§ Entries taken from a collection:
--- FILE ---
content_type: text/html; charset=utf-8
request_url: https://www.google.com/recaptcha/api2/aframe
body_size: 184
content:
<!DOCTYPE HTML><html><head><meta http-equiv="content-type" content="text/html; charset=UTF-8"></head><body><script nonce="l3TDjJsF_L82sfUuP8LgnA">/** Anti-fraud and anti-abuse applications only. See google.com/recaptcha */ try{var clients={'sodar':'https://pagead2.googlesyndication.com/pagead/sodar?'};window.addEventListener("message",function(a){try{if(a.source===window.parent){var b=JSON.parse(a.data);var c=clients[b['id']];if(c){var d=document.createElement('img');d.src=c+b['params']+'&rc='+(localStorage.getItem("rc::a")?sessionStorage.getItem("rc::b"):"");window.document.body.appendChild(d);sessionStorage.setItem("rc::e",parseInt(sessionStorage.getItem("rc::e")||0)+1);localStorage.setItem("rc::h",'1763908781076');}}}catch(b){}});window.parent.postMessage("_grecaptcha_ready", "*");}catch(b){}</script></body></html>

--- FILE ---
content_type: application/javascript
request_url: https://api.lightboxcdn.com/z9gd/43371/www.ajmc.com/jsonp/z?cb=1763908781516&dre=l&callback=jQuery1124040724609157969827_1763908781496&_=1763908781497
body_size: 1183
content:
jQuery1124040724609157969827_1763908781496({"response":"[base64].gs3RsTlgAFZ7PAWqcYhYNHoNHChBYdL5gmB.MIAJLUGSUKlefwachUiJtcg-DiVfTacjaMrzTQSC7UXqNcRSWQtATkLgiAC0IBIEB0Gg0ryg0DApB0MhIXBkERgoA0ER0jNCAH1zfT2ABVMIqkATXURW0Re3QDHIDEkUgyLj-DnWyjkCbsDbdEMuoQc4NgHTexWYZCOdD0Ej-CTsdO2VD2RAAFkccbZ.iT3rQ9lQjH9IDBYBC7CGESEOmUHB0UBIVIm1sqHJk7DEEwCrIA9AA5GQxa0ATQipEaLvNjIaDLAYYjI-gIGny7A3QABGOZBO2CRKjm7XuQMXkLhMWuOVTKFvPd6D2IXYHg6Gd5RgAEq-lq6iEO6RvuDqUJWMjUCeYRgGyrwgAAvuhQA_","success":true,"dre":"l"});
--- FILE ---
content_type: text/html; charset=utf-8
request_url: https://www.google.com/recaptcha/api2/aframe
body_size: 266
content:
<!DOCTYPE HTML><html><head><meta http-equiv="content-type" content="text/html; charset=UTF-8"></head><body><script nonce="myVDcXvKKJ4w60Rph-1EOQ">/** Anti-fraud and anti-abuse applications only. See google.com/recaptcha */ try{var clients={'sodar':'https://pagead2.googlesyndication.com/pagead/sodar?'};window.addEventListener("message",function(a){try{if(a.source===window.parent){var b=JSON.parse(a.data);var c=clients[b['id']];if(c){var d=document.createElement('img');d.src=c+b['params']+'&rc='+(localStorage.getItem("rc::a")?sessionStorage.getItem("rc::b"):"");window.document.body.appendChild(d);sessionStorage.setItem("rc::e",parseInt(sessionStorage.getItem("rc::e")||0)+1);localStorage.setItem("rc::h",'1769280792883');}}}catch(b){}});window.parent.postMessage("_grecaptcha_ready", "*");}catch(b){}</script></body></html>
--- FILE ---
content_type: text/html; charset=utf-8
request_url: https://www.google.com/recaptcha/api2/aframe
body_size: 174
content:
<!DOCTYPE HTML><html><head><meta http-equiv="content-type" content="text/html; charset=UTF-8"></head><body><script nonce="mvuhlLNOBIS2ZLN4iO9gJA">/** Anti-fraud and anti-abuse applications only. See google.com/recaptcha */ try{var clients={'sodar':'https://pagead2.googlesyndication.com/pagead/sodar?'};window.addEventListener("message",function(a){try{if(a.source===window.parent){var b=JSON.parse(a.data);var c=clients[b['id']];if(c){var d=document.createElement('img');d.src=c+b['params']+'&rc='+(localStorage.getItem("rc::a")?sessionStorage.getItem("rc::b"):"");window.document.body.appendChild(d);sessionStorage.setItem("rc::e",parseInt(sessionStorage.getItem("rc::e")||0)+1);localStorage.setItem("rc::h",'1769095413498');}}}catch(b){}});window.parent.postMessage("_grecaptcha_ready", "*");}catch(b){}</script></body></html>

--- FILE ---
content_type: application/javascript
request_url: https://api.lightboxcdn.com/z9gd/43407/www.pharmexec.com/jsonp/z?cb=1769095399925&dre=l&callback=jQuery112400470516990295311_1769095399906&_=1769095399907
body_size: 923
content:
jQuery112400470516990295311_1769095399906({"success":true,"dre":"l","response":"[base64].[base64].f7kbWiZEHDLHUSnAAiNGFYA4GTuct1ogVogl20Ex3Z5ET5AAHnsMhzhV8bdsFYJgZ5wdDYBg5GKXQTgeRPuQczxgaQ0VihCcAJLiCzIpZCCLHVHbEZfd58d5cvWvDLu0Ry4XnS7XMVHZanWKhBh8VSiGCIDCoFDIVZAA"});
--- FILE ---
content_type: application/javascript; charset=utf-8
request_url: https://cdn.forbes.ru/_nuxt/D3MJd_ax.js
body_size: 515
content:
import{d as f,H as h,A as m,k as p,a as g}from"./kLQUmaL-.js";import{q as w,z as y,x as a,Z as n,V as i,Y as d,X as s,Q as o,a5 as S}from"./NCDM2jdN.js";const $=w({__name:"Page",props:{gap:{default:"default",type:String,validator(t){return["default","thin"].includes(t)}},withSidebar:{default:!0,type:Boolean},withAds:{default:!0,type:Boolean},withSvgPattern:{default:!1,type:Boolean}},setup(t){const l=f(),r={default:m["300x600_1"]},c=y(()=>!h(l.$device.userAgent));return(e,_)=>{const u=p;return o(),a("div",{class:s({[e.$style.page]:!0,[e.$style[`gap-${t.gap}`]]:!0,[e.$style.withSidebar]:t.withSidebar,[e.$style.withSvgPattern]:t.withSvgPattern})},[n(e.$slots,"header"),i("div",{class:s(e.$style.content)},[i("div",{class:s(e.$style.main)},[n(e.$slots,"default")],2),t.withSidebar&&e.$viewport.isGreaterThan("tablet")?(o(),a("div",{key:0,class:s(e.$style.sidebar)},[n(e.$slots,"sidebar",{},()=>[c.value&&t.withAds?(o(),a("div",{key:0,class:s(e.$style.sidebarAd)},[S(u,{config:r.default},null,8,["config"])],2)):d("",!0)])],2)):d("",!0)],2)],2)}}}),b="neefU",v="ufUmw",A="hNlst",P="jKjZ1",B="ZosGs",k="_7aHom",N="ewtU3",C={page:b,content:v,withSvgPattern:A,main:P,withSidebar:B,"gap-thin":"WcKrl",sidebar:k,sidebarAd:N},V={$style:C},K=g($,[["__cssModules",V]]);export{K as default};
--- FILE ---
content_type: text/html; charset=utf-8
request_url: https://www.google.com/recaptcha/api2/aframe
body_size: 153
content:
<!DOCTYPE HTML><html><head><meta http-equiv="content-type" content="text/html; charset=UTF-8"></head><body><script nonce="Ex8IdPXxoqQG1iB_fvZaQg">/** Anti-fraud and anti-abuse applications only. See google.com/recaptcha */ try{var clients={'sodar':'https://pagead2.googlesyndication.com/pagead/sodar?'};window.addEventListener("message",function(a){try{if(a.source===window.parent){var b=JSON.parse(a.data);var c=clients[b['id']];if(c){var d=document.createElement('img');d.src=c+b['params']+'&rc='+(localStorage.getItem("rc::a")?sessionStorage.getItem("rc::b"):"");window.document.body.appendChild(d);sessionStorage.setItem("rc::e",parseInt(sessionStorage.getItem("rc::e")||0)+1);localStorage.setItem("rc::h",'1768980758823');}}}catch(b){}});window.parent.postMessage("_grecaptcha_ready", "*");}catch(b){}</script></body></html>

§ Task: The records above must be repeated exactly, every one of them.

§ Solution to the exercise:
--- FILE ---
content_type: text/html; charset=utf-8
request_url: https://www.google.com/recaptcha/api2/aframe
body_size: 184
content:
<!DOCTYPE HTML><html><head><meta http-equiv="content-type" content="text/html; charset=UTF-8"></head><body><script nonce="l3TDjJsF_L82sfUuP8LgnA">/** Anti-fraud and anti-abuse applications only. See google.com/recaptcha */ try{var clients={'sodar':'https://pagead2.googlesyndication.com/pagead/sodar?'};window.addEventListener("message",function(a){try{if(a.source===window.parent){var b=JSON.parse(a.data);var c=clients[b['id']];if(c){var d=document.createElement('img');d.src=c+b['params']+'&rc='+(localStorage.getItem("rc::a")?sessionStorage.getItem("rc::b"):"");window.document.body.appendChild(d);sessionStorage.setItem("rc::e",parseInt(sessionStorage.getItem("rc::e")||0)+1);localStorage.setItem("rc::h",'1763908781076');}}}catch(b){}});window.parent.postMessage("_grecaptcha_ready", "*");}catch(b){}</script></body></html>

--- FILE ---
content_type: application/javascript
request_url: https://api.lightboxcdn.com/z9gd/43371/www.ajmc.com/jsonp/z?cb=1763908781516&dre=l&callback=jQuery1124040724609157969827_1763908781496&_=1763908781497
body_size: 1183
content:
jQuery1124040724609157969827_1763908781496({"response":"[base64].gs3RsTlgAFZ7PAWqcYhYNHoNHChBYdL5gmB.MIAJLUGSUKlefwachUiJtcg-DiVfTacjaMrzTQSC7UXqNcRSWQtATkLgiAC0IBIEB0Gg0ryg0DApB0MhIXBkERgoA0ER0jNCAH1zfT2ABVMIqkATXURW0Re3QDHIDEkUgyLj-DnWyjkCbsDbdEMuoQc4NgHTexWYZCOdD0Ej-CTsdO2VD2RAAFkccbZ.iT3rQ9lQjH9IDBYBC7CGESEOmUHB0UBIVIm1sqHJk7DEEwCrIA9AA5GQxa0ATQipEaLvNjIaDLAYYjI-gIGny7A3QABGOZBO2CRKjm7XuQMXkLhMWuOVTKFvPd6D2IXYHg6Gd5RgAEq-lq6iEO6RvuDqUJWMjUCeYRgGyrwgAAvuhQA_","success":true,"dre":"l"});
--- FILE ---
content_type: text/html; charset=utf-8
request_url: https://www.google.com/recaptcha/api2/aframe
body_size: 266
content:
<!DOCTYPE HTML><html><head><meta http-equiv="content-type" content="text/html; charset=UTF-8"></head><body><script nonce="myVDcXvKKJ4w60Rph-1EOQ">/** Anti-fraud and anti-abuse applications only. See google.com/recaptcha */ try{var clients={'sodar':'https://pagead2.googlesyndication.com/pagead/sodar?'};window.addEventListener("message",function(a){try{if(a.source===window.parent){var b=JSON.parse(a.data);var c=clients[b['id']];if(c){var d=document.createElement('img');d.src=c+b['params']+'&rc='+(localStorage.getItem("rc::a")?sessionStorage.getItem("rc::b"):"");window.document.body.appendChild(d);sessionStorage.setItem("rc::e",parseInt(sessionStorage.getItem("rc::e")||0)+1);localStorage.setItem("rc::h",'1769280792883');}}}catch(b){}});window.parent.postMessage("_grecaptcha_ready", "*");}catch(b){}</script></body></html>
--- FILE ---
content_type: text/html; charset=utf-8
request_url: https://www.google.com/recaptcha/api2/aframe
body_size: 174
content:
<!DOCTYPE HTML><html><head><meta http-equiv="content-type" content="text/html; charset=UTF-8"></head><body><script nonce="mvuhlLNOBIS2ZLN4iO9gJA">/** Anti-fraud and anti-abuse applications only. See google.com/recaptcha */ try{var clients={'sodar':'https://pagead2.googlesyndication.com/pagead/sodar?'};window.addEventListener("message",function(a){try{if(a.source===window.parent){var b=JSON.parse(a.data);var c=clients[b['id']];if(c){var d=document.createElement('img');d.src=c+b['params']+'&rc='+(localStorage.getItem("rc::a")?sessionStorage.getItem("rc::b"):"");window.document.body.appendChild(d);sessionStorage.setItem("rc::e",parseInt(sessionStorage.getItem("rc::e")||0)+1);localStorage.setItem("rc::h",'1769095413498');}}}catch(b){}});window.parent.postMessage("_grecaptcha_ready", "*");}catch(b){}</script></body></html>

--- FILE ---
content_type: application/javascript
request_url: https://api.lightboxcdn.com/z9gd/43407/www.pharmexec.com/jsonp/z?cb=1769095399925&dre=l&callback=jQuery112400470516990295311_1769095399906&_=1769095399907
body_size: 923
content:
jQuery112400470516990295311_1769095399906({"success":true,"dre":"l","response":"[base64].[base64].f7kbWiZEHDLHUSnAAiNGFYA4GTuct1ogVogl20Ex3Z5ET5AAHnsMhzhV8bdsFYJgZ5wdDYBg5GKXQTgeRPuQczxgaQ0VihCcAJLiCzIpZCCLHVHbEZfd58d5cvWvDLu0Ry4XnS7XMVHZanWKhBh8VSiGCIDCoFDIVZAA"});
--- FILE ---
content_type: application/javascript; charset=utf-8
request_url: https://cdn.forbes.ru/_nuxt/D3MJd_ax.js
body_size: 515
content:
import{d as f,H as h,A as m,k as p,a as g}from"./kLQUmaL-.js";import{q as w,z as y,x as a,Z as n,V as i,Y as d,X as s,Q as o,a5 as S}from"./NCDM2jdN.js";const $=w({__name:"Page",props:{gap:{default:"default",type:String,validator(t){return["default","thin"].includes(t)}},withSidebar:{default:!0,type:Boolean},withAds:{default:!0,type:Boolean},withSvgPattern:{default:!1,type:Boolean}},setup(t){const l=f(),r={default:m["300x600_1"]},c=y(()=>!h(l.$device.userAgent));return(e,_)=>{const u=p;return o(),a("div",{class:s({[e.$style.page]:!0,[e.$style[`gap-${t.gap}`]]:!0,[e.$style.withSidebar]:t.withSidebar,[e.$style.withSvgPattern]:t.withSvgPattern})},[n(e.$slots,"header"),i("div",{class:s(e.$style.content)},[i("div",{class:s(e.$style.main)},[n(e.$slots,"default")],2),t.withSidebar&&e.$viewport.isGreaterThan("tablet")?(o(),a("div",{key:0,class:s(e.$style.sidebar)},[n(e.$slots,"sidebar",{},()=>[c.value&&t.withAds?(o(),a("div",{key:0,class:s(e.$style.sidebarAd)},[S(u,{config:r.default},null,8,["config"])],2)):d("",!0)])],2)):d("",!0)],2)],2)}}}),b="neefU",v="ufUmw",A="hNlst",P="jKjZ1",B="ZosGs",k="_7aHom",N="ewtU3",C={page:b,content:v,withSvgPattern:A,main:P,withSidebar:B,"gap-thin":"WcKrl",sidebar:k,sidebarAd:N},V={$style:C},K=g($,[["__cssModules",V]]);export{K as default};
--- FILE ---
content_type: text/html; charset=utf-8
request_url: https://www.google.com/recaptcha/api2/aframe
body_size: 153
content:
<!DOCTYPE HTML><html><head><meta http-equiv="content-type" content="text/html; charset=UTF-8"></head><body><script nonce="Ex8IdPXxoqQG1iB_fvZaQg">/** Anti-fraud and anti-abuse applications only. See google.com/recaptcha */ try{var clients={'sodar':'https://pagead2.googlesyndication.com/pagead/sodar?'};window.addEventListener("message",function(a){try{if(a.source===window.parent){var b=JSON.parse(a.data);var c=clients[b['id']];if(c){var d=document.createElement('img');d.src=c+b['params']+'&rc='+(localStorage.getItem("rc::a")?sessionStorage.getItem("rc::b"):"");window.document.body.appendChild(d);sessionStorage.setItem("rc::e",parseInt(sessionStorage.getItem("rc::e")||0)+1);localStorage.setItem("rc::h",'1768980758823');}}}catch(b){}});window.parent.postMessage("_grecaptcha_ready", "*");}catch(b){}</script></body></html>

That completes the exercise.